━━ Excerpted records

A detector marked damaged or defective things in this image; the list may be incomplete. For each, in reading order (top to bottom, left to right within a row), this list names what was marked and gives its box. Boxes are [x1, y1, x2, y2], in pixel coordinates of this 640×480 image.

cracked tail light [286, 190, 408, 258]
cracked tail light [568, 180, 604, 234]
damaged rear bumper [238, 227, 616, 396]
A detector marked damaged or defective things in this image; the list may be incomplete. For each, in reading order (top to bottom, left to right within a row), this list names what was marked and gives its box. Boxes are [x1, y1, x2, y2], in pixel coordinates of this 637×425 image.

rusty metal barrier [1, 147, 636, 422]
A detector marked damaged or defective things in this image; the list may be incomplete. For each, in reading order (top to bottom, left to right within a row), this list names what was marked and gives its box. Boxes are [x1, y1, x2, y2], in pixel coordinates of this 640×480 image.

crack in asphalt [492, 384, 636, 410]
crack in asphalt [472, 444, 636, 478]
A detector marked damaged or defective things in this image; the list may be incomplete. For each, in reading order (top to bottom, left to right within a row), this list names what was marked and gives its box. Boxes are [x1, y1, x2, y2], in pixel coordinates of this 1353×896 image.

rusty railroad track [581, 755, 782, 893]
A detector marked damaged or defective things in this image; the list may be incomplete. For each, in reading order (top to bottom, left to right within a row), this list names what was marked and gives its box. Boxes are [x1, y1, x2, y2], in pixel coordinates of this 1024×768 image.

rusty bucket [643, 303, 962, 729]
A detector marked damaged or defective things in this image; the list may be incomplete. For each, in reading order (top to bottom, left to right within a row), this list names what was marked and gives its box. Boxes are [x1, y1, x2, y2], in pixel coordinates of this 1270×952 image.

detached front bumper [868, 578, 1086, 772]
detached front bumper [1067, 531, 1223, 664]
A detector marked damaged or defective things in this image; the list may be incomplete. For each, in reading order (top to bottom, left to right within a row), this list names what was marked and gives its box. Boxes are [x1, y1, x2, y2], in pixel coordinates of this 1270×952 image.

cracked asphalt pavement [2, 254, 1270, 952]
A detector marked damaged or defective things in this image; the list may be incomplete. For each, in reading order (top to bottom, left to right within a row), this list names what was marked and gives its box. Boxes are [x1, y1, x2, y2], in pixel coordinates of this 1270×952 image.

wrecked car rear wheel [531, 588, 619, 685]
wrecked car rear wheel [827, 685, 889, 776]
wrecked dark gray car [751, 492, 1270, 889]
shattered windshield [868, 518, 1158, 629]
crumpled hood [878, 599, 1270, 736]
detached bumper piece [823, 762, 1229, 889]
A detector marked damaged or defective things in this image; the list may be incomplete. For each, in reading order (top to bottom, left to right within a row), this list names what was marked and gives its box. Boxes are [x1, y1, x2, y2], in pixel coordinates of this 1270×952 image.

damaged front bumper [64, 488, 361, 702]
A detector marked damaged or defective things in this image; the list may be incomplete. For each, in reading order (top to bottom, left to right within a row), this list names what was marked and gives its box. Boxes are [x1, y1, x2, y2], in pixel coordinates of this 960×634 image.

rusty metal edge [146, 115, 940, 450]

━━━━

Please copy every record above word for word, keeping the original order and line breaks.

Answer for this exercise:
A detector marked damaged or defective things in this image; the list may be incomplete. For each, in reading order (top to bottom, left to right within a row), this list names what was marked and gives its box. Boxes are [x1, y1, x2, y2], in pixel coordinates of this 640×480 image.

cracked tail light [286, 190, 408, 258]
cracked tail light [568, 180, 604, 234]
damaged rear bumper [238, 227, 616, 396]
A detector marked damaged or defective things in this image; the list may be incomplete. For each, in reading order (top to bottom, left to right within a row), this list names what was marked and gives its box. Boxes are [x1, y1, x2, y2], in pixel coordinates of this 637×425 image.

rusty metal barrier [1, 147, 636, 422]
A detector marked damaged or defective things in this image; the list may be incomplete. For each, in reading order (top to bottom, left to right within a row), this list names what was marked and gives its box. Boxes are [x1, y1, x2, y2], in pixel coordinates of this 640×480 image.

crack in asphalt [492, 384, 636, 410]
crack in asphalt [472, 444, 636, 478]
A detector marked damaged or defective things in this image; the list may be incomplete. For each, in reading order (top to bottom, left to right within a row), this list names what was marked and gives its box. Boxes are [x1, y1, x2, y2], in pixel coordinates of this 1353×896 image.

rusty railroad track [581, 755, 782, 893]
A detector marked damaged or defective things in this image; the list may be incomplete. For each, in reading order (top to bottom, left to right within a row), this list names what was marked and gives its box. Boxes are [x1, y1, x2, y2], in pixel coordinates of this 1024×768 image.

rusty bucket [643, 303, 962, 729]
A detector marked damaged or defective things in this image; the list may be incomplete. For each, in reading order (top to bottom, left to right within a row), this list names what was marked and gives its box. Boxes are [x1, y1, x2, y2], in pixel coordinates of this 1270×952 image.

detached front bumper [868, 578, 1086, 772]
detached front bumper [1067, 531, 1223, 664]
A detector marked damaged or defective things in this image; the list may be incomplete. For each, in reading order (top to bottom, left to right within a row), this list names what was marked and gives its box. Boxes are [x1, y1, x2, y2], in pixel coordinates of this 1270×952 image.

cracked asphalt pavement [2, 254, 1270, 952]
A detector marked damaged or defective things in this image; the list may be incomplete. For each, in reading order (top to bottom, left to right within a row), this list names what was marked and gives its box. Boxes are [x1, y1, x2, y2], in pixel coordinates of this 1270×952 image.

wrecked car rear wheel [531, 588, 619, 685]
wrecked car rear wheel [827, 685, 889, 776]
wrecked dark gray car [751, 492, 1270, 889]
shattered windshield [868, 518, 1158, 629]
crumpled hood [878, 599, 1270, 736]
detached bumper piece [823, 762, 1229, 889]
A detector marked damaged or defective things in this image; the list may be incomplete. For each, in reading order (top to bottom, left to right within a row), this list names what was marked and gives its box. Boxes are [x1, y1, x2, y2], in pixel coordinates of this 1270×952 image.

damaged front bumper [64, 488, 361, 702]
A detector marked damaged or defective things in this image; the list may be incomplete. For each, in reading order (top to bottom, left to right within a row), this list names what was marked and gives its box. Boxes are [x1, y1, x2, y2], in pixel coordinates of this 960×634 image.

rusty metal edge [146, 115, 940, 450]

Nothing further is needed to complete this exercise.